Alexandr era consciente de que Tatiana no sabía cómo darle de otra manera. Ella tenía una manera, y eso era lo que había. Su adoración por él era indeleble; su incapacidad para ocultar su verdadero ser era la razón por la que se había enamorado de ella. «Muy pronto tendrá que aprender», pensaba Alexandr cuando levantaba el hacha y la descargaba centenares de veces al día.

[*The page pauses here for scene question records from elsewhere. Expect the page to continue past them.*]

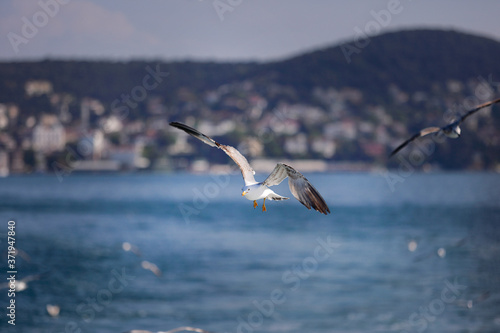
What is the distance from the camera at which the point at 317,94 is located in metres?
159

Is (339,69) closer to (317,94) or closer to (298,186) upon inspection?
(317,94)

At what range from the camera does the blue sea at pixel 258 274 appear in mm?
23641

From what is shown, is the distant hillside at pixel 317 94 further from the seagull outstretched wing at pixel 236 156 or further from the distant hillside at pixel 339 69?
the seagull outstretched wing at pixel 236 156

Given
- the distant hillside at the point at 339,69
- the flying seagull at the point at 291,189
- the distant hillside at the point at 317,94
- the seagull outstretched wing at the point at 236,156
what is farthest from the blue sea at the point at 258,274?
the distant hillside at the point at 339,69

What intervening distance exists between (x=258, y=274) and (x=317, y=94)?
421 ft

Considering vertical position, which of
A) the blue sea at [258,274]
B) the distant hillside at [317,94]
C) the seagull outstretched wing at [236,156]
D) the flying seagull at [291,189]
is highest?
the distant hillside at [317,94]

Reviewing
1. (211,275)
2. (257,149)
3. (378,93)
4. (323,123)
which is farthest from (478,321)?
(378,93)

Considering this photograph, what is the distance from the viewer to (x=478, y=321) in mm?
22469

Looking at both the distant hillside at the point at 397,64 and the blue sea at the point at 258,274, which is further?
the distant hillside at the point at 397,64

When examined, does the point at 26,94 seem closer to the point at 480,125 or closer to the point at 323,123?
the point at 323,123

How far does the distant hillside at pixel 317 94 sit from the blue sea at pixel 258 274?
70.9 metres

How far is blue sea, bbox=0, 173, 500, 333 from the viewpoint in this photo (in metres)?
23.6

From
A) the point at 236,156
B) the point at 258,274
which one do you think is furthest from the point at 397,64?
the point at 236,156

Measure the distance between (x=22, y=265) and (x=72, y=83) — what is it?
122 m
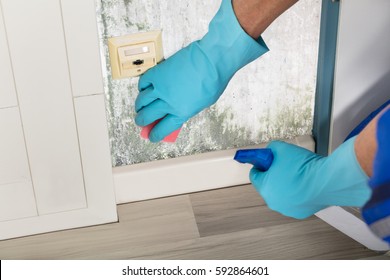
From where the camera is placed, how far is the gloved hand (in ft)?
2.75

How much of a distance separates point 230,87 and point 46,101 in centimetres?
36

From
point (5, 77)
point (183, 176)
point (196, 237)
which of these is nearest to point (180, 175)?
point (183, 176)

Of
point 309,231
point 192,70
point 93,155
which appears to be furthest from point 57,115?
point 309,231

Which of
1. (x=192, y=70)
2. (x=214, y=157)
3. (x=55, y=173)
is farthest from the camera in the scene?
(x=214, y=157)

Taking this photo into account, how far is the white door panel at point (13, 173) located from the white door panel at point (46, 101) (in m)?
0.01

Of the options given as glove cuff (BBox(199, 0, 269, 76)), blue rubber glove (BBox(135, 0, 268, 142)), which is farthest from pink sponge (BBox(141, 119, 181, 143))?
glove cuff (BBox(199, 0, 269, 76))

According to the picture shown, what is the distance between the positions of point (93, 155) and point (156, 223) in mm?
189

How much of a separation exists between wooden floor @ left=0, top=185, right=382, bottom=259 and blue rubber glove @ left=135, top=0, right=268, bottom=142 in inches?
9.5

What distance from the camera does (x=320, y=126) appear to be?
1239 mm

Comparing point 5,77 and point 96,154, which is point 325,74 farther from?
point 5,77

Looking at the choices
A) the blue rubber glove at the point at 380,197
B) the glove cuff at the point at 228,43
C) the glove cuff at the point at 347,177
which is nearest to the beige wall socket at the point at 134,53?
the glove cuff at the point at 228,43

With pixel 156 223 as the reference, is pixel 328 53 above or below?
above

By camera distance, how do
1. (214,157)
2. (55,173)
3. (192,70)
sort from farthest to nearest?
(214,157) → (55,173) → (192,70)

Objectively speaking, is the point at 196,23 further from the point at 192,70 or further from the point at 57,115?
the point at 57,115
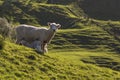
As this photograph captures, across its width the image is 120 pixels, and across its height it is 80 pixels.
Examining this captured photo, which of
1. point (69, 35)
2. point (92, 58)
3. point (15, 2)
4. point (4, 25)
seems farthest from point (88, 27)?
point (4, 25)

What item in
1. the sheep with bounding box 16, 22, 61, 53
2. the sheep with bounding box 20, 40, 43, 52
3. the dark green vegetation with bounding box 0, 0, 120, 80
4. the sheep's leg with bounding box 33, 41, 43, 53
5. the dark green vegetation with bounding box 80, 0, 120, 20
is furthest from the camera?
the dark green vegetation with bounding box 80, 0, 120, 20

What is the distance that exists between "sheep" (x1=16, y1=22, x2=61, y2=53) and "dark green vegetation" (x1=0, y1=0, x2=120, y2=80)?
1.49 metres

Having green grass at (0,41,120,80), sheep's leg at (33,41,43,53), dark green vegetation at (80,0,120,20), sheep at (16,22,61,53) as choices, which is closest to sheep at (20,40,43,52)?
sheep's leg at (33,41,43,53)

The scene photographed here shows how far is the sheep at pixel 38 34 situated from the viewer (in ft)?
121

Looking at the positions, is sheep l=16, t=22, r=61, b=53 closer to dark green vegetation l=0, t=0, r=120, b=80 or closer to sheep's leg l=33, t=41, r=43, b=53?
sheep's leg l=33, t=41, r=43, b=53

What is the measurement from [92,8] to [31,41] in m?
147

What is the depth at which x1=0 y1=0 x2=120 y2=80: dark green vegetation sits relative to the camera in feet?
99.2

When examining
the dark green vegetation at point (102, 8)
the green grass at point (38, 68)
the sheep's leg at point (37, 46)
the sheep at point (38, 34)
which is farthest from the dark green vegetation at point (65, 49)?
the dark green vegetation at point (102, 8)

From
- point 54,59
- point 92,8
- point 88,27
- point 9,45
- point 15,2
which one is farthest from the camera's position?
point 92,8

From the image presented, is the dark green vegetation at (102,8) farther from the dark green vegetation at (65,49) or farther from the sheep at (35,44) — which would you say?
the sheep at (35,44)

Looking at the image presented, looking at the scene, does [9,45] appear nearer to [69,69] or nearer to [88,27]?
[69,69]

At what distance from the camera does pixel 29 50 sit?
34688 millimetres

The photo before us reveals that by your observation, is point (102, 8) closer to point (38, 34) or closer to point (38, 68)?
point (38, 34)

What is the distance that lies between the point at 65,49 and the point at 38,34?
69.4m
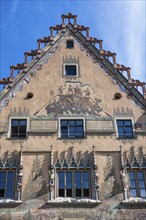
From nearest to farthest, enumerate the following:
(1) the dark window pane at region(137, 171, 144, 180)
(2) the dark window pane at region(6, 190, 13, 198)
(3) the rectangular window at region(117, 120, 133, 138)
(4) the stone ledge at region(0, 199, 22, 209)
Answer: (4) the stone ledge at region(0, 199, 22, 209) → (2) the dark window pane at region(6, 190, 13, 198) → (1) the dark window pane at region(137, 171, 144, 180) → (3) the rectangular window at region(117, 120, 133, 138)

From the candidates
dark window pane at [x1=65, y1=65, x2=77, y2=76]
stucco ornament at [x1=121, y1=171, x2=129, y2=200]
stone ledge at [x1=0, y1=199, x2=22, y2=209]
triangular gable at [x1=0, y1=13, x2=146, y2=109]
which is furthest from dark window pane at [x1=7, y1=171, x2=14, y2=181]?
dark window pane at [x1=65, y1=65, x2=77, y2=76]

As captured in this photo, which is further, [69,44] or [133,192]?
[69,44]

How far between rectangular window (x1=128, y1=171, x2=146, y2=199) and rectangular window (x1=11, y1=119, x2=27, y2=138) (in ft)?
15.1

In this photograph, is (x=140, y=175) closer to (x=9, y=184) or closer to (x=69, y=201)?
(x=69, y=201)

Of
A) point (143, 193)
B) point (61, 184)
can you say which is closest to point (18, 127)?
point (61, 184)

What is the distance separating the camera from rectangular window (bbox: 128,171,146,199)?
13660 mm

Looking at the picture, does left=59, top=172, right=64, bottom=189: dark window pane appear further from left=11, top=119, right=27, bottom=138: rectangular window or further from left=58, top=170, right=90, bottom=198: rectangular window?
left=11, top=119, right=27, bottom=138: rectangular window

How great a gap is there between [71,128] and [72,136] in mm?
420

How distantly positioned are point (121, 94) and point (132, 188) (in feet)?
14.9

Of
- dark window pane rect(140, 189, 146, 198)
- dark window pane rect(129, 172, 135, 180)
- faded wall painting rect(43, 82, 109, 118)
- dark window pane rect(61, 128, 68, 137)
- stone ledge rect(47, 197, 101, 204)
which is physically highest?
faded wall painting rect(43, 82, 109, 118)

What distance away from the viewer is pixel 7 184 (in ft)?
44.7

Aprender a ocultar, incluso a él, su verdadero ser.
Se enfadaba con ella por las cosas más tontas. Su invariable alegría era una fuente de irritación permanente. Siempre estaba cantando y saltando a su alrededor con aquella magia infantil. No podía comprender cómo ella podía mostrarse tan despreocupada cuando sabía que él se marcharía al cabo de quince, diez, cinco, tres días.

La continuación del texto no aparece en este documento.